Bernie Sanders en Alabama pour défendre l'idée d'un premier syndicat chez Amazon

Publié le à Birmingham (Etats-Unis) (AFP)

L'élu américain Bernie Sanders va tenter vendredi de mobiliser les employés hésitants d'un entrepôt d'Amazon en Alabama où un vote est en cours pour décider de créer un syndicat, ce qui serait une première chez le géant du commerce en ligne aux Etats-Unis.

"Si les ouvriers d'Amazon dans l'Alabama peuvent parvenir à former un syndicat, cela peut être fait dans tout le pays", a résumé sur Twitter le sénateur indépendant du Vermont, figure des progressistes américains.

Après des mois de mobilisation de certains salariés, les quelque 5.800 employés de l'entrepôt de Bessemer sont appelés à envoyer un bulletin par voie postale d'ici le 29 mars pour décider s'ils veulent être représentés par un syndicat.

Le groupe de Seattle ne s'oppose pas officiellement aux syndicats mais mène campagne contre eux. Sur le site, baptisé BHM1, des affiches dans les toilettes encouragent les employés à ne pas se syndiquer, tout comme un site web baptisé "Faites-le sans les cotisations" (DoItWithoutDues).

A l'annonce de la venue de Bernie Sanders, qui sera accompagné du rappeur Killer Mike et de l'acteur Danny Glover, un haut responsable d'Amazon l'a attaqué sur Twitter.

"Je dis souvent que nous sommes le Bernie Sanders des employeurs, mais ce n'est pas tout à fait exact parce que nous, nous bâtissons vraiment un lieu de travail progressiste", a déclaré ironiquement mercredi Dave Clark, le patron de la branche consommation de l'entreprise.

- Employeur américain majeur -

"Alors si vous voulez entendre parler d'un salaire de 15 dollars par heure et d'assurance santé, le sénateur s'exprimera dans le centre-ville.

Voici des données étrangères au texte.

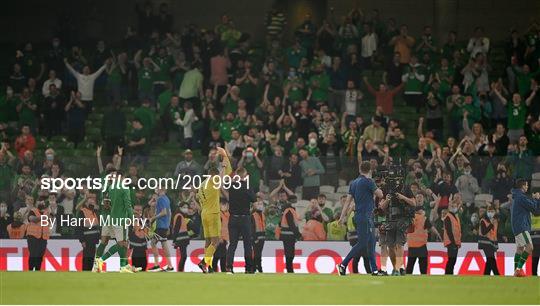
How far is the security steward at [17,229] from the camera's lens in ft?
86.5

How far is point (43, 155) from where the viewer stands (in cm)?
2820

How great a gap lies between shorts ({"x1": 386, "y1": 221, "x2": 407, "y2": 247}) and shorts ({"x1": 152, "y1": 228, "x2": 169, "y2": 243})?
510 cm

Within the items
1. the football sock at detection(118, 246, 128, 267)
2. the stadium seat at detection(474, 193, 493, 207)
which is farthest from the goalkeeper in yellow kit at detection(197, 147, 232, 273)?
the stadium seat at detection(474, 193, 493, 207)

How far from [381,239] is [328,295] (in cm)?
514

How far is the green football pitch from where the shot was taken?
17219 millimetres

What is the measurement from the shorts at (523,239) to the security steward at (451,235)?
1.65m

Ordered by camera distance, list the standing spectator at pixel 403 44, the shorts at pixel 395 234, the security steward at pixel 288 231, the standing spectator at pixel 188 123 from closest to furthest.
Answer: the shorts at pixel 395 234 → the security steward at pixel 288 231 → the standing spectator at pixel 188 123 → the standing spectator at pixel 403 44

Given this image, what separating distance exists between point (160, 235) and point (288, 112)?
20.4ft

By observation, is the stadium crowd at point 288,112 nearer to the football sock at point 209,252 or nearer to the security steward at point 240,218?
the security steward at point 240,218

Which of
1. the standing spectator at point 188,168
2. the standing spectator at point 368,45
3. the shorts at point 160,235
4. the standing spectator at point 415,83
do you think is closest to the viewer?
the shorts at point 160,235

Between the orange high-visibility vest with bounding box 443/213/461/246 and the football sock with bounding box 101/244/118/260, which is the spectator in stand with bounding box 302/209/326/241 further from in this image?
the football sock with bounding box 101/244/118/260

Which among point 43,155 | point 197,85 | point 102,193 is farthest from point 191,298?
point 197,85

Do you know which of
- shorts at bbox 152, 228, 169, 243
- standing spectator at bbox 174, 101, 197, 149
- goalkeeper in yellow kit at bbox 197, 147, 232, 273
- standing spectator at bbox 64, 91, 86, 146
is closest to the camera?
goalkeeper in yellow kit at bbox 197, 147, 232, 273

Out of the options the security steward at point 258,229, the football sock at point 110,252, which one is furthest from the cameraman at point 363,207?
the football sock at point 110,252
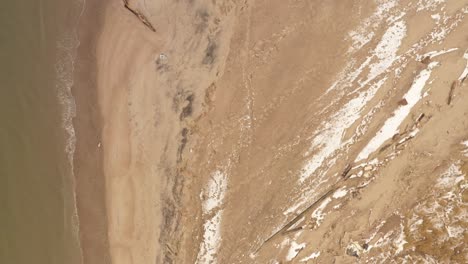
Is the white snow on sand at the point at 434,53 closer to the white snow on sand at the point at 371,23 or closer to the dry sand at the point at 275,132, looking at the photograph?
the dry sand at the point at 275,132

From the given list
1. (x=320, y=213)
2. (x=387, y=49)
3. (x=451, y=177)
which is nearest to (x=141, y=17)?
(x=387, y=49)

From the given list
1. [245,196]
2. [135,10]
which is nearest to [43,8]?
[135,10]

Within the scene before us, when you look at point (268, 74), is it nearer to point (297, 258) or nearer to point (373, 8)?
point (373, 8)

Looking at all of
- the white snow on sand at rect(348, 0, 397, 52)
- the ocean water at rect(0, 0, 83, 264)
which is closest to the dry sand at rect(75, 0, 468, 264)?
the white snow on sand at rect(348, 0, 397, 52)

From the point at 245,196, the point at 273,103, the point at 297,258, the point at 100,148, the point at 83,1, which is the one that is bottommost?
the point at 297,258

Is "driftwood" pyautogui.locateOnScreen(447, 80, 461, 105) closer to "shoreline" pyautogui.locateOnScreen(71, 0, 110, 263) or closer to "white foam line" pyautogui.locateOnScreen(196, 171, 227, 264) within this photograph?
"white foam line" pyautogui.locateOnScreen(196, 171, 227, 264)
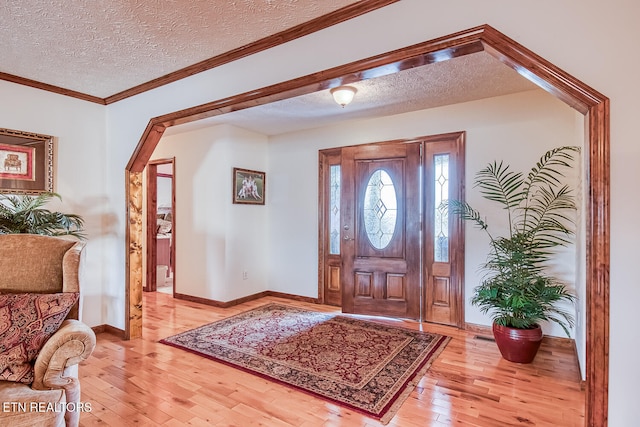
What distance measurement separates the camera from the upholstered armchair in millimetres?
1421

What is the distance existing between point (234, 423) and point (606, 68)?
8.04 ft

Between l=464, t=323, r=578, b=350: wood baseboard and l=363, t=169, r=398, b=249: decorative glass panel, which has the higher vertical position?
l=363, t=169, r=398, b=249: decorative glass panel

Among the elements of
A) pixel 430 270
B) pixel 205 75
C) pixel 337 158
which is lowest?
pixel 430 270

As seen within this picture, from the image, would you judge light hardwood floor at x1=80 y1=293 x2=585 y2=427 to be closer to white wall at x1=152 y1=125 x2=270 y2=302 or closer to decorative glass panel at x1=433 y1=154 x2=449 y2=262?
decorative glass panel at x1=433 y1=154 x2=449 y2=262

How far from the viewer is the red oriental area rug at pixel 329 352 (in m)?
2.28

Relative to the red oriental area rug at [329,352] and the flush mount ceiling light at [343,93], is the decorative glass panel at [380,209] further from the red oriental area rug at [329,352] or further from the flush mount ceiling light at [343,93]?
the flush mount ceiling light at [343,93]

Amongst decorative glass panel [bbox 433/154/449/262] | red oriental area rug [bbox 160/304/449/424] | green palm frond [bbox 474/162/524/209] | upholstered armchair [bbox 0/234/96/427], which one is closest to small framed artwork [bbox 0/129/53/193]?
upholstered armchair [bbox 0/234/96/427]

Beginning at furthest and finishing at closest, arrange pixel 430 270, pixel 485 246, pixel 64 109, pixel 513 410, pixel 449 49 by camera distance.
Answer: pixel 430 270, pixel 485 246, pixel 64 109, pixel 513 410, pixel 449 49

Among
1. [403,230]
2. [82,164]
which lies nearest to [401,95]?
[403,230]

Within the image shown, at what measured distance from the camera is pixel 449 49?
65.9 inches

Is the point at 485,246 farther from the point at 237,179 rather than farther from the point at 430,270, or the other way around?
the point at 237,179

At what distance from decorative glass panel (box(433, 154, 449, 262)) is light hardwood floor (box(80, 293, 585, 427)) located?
1042 mm

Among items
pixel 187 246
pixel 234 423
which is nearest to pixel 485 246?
pixel 234 423

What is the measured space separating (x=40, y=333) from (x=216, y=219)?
9.35 ft
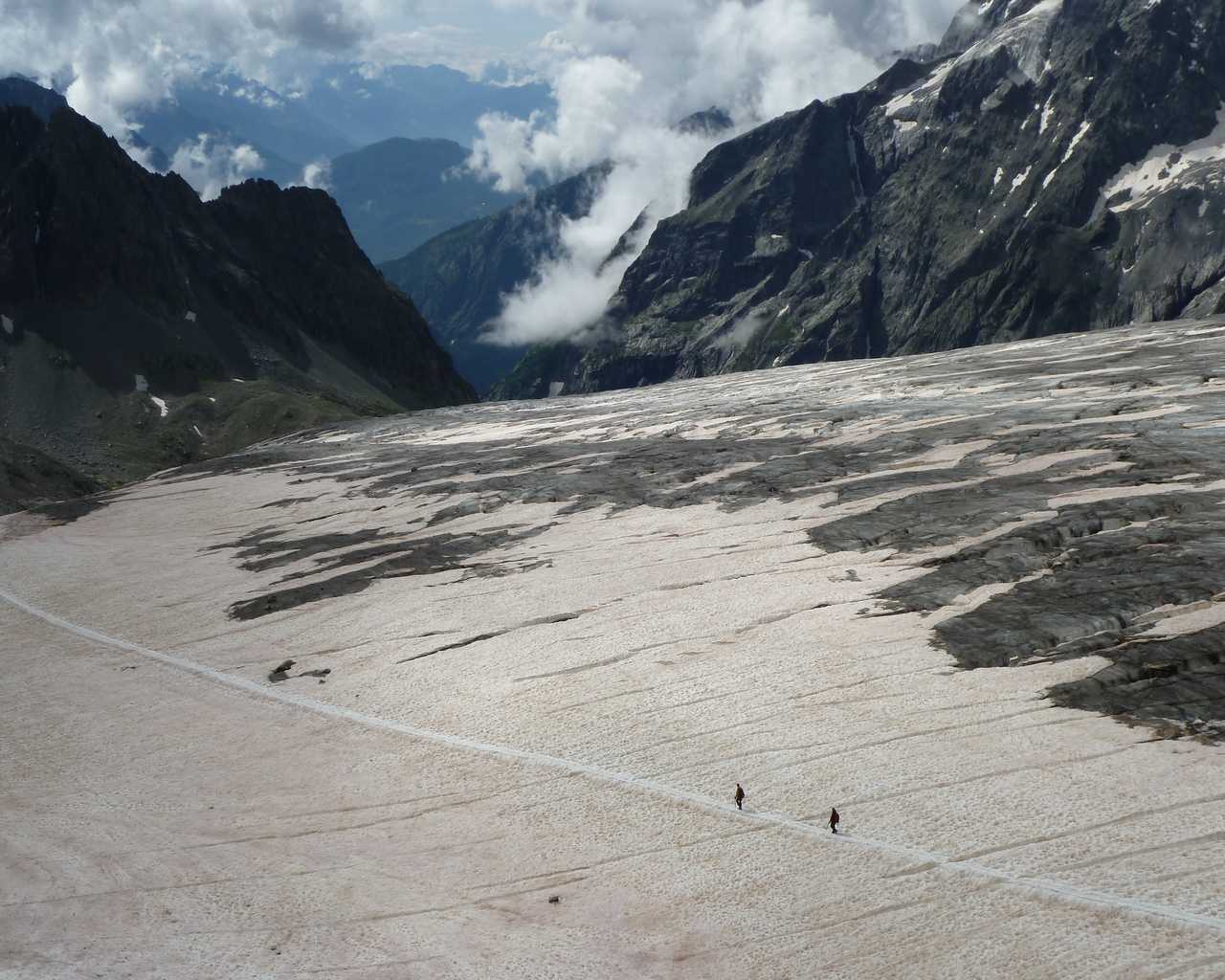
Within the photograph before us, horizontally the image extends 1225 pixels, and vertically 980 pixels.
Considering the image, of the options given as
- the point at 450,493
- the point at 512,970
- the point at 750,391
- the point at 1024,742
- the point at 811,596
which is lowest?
the point at 512,970

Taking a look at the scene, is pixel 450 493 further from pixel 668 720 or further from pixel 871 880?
pixel 871 880

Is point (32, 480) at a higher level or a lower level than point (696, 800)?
higher

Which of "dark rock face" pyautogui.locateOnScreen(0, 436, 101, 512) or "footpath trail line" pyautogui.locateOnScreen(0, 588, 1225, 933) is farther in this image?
"dark rock face" pyautogui.locateOnScreen(0, 436, 101, 512)

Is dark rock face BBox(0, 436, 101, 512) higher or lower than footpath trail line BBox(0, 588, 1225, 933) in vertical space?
higher

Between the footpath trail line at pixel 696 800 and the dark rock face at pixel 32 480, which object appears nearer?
the footpath trail line at pixel 696 800

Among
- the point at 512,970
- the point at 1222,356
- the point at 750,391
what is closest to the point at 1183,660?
the point at 512,970

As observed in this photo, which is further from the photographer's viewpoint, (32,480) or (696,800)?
(32,480)

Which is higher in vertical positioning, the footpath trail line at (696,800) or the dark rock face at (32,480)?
the dark rock face at (32,480)

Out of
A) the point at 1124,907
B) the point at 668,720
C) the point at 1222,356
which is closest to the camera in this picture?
the point at 1124,907
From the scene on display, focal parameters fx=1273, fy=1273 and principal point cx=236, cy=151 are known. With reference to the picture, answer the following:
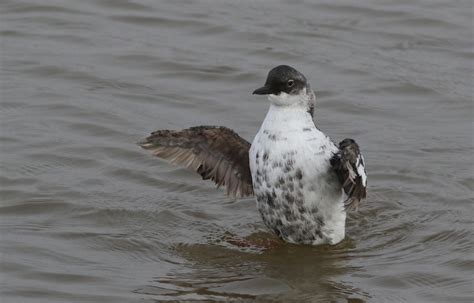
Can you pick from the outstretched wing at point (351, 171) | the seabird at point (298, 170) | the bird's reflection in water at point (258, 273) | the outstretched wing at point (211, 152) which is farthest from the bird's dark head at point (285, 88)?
the bird's reflection in water at point (258, 273)

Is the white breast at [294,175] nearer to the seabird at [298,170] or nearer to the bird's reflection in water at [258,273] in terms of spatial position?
the seabird at [298,170]

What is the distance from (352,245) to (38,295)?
8.62 feet

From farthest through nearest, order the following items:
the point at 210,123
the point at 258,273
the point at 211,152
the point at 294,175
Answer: the point at 210,123
the point at 211,152
the point at 294,175
the point at 258,273

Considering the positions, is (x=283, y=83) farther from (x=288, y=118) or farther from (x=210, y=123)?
(x=210, y=123)

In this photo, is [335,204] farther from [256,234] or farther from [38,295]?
[38,295]

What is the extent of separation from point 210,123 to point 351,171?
3.33 m

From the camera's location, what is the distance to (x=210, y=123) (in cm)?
1198

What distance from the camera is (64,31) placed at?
14023 mm

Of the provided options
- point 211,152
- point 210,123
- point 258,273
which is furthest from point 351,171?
point 210,123

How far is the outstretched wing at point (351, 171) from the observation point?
8.86m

Mais si vous voulez gagner au moins 15 dollars de l'heure et avoir une bonne couverture santé, Amazon embauche", a-t-il continué.

La société fait valoir à l'envi qu'elle paye ses salariés plus du double du salaire minimum dans l'Alabama.

Le géant du commerce en ligne mais aussi des technologies est le deuxième plus important employeur aux Etats-Unis, avec 800.000 personnes, principalement des ouvriers et techniciens dans ses centres de logistique.

L'effort entrepris à Bessemer, un site qui emploie en grande majorité d'Afro-Américains, fait l'objet d'un suivi médiatique et de tensions comparables à une campagne politique, car les tentatives de syndicalisation dans les entrepôts du groupe ont échoué jusqu'à présent.

La presse américaine a récemment rapporté que le vote allait sans doute se jouer à la capacité du syndicat de la distribution (RWDSU) à mobiliser les jeunes employés du site, réputés plus réticents que leurs aînés à s'en remettre à un syndicat et à payer des cotisations.

Les salariés favorables au "oui" veulent plus de pouvoir de négociation, notamment au sujet de leurs conditions de travail, mais aussi financières.

- Pauses pipi -

"J'aimerais bien savoir pourquoi l'homme le plus riche au monde, Jeff Bezos, dépense des millions pour essayer d'empêcher les travailleurs de se syndicaliser", a rétorqué Bernie Sanders à Dave Clark sur Twitter.

"Nous aimerions bien savoir pourquoi le salaire minimum dans le Vermont n'est QUE de 11,75 dollars, alors que le sénateur est l'un des politiques les plus puissants (de l'Etat) depuis plus de 30 ans", a embrayé le directeur d'Amazon jeudi.

"Le sénateur devrait nous épargner ses sermons tant qu'il n'est pas à la hauteur chez lui".

Amazon a visiblement décidé de passer à l'offensive en public, après une année de pandémie consacrée à recruter à tour de bras, à offrir des primes de risque liées au Covid-19 et à mettre en avant son rôle dans l'approvisionnement des ménages confinés en produits essentiels.

"Vous ne croyez pas vraiment (au mythe) des employés qui feraient pipi dans les bouteilles ? Si c'était vrai, personne ne travaillerait pour nous", a lancé mercredi le compte d'informations d'Amazon en réponse à un tweet d'un élu démocrate qui s'indignait des tactiques anti-syndicales du groupe.

Le message mordant a été accueilli par un flot de photos à charge et de contre-attaques de la part de journalistes et militants attestant de la réalité du problème des cadences infernales qui ne laissent pas le temps à certains employés, notamment les livreurs, de se rendre aux toilettes et les contraignent à utiliser des bouteilles en plastique.